Depuis peu, les utilisateurs Facebook accédant à leur compte auront pu découvrir un onglet d’appel aux dons pour le Népal. Véritable « talking point » du moment, le désastre bénéficie d’une couverture majeure. Le récit médiatique autour du séisme s’alimente quotidiennement d’anecdotes médiagéniques –nourrissons miraculés et autres rescapés sous les décombres – et s’efforce de belgiciser les enjeux : des témoignages d’expats belges en déshérence (mais « à priori, pas de Belge parmi les victimes »), jusqu’au maintien du suspense autour d’une mission B‑Flop finalement avortée. Objectif : alimenter l’émoi, stimuler l’empathie à distance pour in fine activer la solidarité pécuniaire directe.
« L’hystérisation médiatique » est ainsi censée déboucher sur un élan solidaire ; une stimulation de la mobilisation citoyenne par médias cathodiques ou numériques interposés.

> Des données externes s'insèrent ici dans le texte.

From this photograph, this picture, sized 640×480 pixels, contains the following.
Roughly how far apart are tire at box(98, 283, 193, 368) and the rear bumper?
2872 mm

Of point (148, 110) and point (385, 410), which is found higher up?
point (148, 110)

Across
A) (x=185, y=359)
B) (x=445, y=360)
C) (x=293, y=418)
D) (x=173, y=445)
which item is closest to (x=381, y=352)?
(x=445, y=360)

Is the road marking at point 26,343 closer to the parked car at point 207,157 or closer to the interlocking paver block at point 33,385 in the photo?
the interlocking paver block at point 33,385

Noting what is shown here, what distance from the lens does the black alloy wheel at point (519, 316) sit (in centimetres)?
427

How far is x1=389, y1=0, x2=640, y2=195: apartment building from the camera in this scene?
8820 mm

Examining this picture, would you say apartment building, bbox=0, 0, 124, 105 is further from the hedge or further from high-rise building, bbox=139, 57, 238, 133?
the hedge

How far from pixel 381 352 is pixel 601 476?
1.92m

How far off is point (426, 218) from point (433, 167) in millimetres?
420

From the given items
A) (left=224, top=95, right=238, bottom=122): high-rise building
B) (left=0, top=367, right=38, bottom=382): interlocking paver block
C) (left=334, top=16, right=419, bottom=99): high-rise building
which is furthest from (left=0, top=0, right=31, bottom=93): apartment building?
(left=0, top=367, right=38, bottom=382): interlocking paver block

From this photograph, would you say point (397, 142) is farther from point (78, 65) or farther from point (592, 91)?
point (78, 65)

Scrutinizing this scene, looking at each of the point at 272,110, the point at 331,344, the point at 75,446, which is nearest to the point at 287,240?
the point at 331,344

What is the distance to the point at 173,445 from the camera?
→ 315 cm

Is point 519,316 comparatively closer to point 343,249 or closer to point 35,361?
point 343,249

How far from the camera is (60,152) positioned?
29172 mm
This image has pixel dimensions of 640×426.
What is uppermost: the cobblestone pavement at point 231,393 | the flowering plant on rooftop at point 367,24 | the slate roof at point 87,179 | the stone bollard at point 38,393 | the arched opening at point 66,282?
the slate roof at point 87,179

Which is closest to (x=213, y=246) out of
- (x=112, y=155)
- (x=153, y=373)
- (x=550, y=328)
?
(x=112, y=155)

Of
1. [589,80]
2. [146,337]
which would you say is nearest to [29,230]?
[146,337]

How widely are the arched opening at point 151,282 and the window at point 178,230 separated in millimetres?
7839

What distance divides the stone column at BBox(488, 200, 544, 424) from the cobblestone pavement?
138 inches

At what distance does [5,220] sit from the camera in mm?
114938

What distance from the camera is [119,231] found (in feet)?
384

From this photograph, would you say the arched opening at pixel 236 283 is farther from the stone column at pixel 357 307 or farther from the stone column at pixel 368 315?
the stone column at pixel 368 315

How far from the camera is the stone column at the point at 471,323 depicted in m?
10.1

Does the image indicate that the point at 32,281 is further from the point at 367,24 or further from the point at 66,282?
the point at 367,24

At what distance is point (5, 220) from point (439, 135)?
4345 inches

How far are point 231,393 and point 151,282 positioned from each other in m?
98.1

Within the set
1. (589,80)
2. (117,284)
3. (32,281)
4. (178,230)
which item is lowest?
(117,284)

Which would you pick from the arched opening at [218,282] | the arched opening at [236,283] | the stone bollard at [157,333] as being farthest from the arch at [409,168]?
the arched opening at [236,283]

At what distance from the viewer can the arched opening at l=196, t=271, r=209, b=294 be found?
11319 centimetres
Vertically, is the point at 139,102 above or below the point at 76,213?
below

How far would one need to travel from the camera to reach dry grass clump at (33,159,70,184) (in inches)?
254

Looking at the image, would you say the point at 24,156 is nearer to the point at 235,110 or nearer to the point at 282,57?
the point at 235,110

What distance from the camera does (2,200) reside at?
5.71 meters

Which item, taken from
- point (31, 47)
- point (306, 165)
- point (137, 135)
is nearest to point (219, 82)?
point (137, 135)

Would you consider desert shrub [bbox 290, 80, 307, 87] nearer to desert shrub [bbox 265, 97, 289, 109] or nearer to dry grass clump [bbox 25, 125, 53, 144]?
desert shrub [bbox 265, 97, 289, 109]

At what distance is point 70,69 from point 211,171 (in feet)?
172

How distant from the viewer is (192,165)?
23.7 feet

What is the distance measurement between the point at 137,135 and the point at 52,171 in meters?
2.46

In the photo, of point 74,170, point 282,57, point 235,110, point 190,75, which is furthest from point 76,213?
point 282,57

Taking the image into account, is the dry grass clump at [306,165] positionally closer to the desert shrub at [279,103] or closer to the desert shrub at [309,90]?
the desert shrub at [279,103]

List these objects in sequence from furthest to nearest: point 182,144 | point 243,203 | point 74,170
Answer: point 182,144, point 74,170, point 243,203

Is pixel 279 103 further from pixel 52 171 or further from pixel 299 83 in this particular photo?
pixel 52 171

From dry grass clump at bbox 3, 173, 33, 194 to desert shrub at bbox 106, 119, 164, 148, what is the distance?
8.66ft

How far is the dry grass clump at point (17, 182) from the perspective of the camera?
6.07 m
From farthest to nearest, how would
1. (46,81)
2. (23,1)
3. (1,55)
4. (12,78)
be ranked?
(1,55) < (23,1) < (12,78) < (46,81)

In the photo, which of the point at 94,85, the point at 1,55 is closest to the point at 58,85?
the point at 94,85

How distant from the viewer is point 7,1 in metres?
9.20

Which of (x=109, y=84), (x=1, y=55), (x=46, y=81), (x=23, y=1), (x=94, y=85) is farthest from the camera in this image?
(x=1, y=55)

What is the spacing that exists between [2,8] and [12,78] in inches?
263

Celle-ci va d’ailleurs de pair avec un zapping cataclysmique ; une succession de séquences funestes aussi intenses qu’éphémères, le séisme népalais éclipsant l’éruption du volcan Calbuco au Chili et reléguant momentanément le sort des naufragés en méditerranée et la boucherie syro-irakienne aux oubliettes du JT.
L’agenda setting médiatique accouche, on le sait, d’un calendrier caritatif. Le journaliste se chargeant de la collecte paroissiale annuelle, ira parfois jusqu’à donner de sa personne. On songe aux trois animateurs radio de Vivacité enfermés naguère « pour la bonne cause » durant 6 jours et 6 nuits. Une claustration consentie en guise de sensibilisation à la problématique des bébés vivant sous le seuil de pauvreté en Belgique.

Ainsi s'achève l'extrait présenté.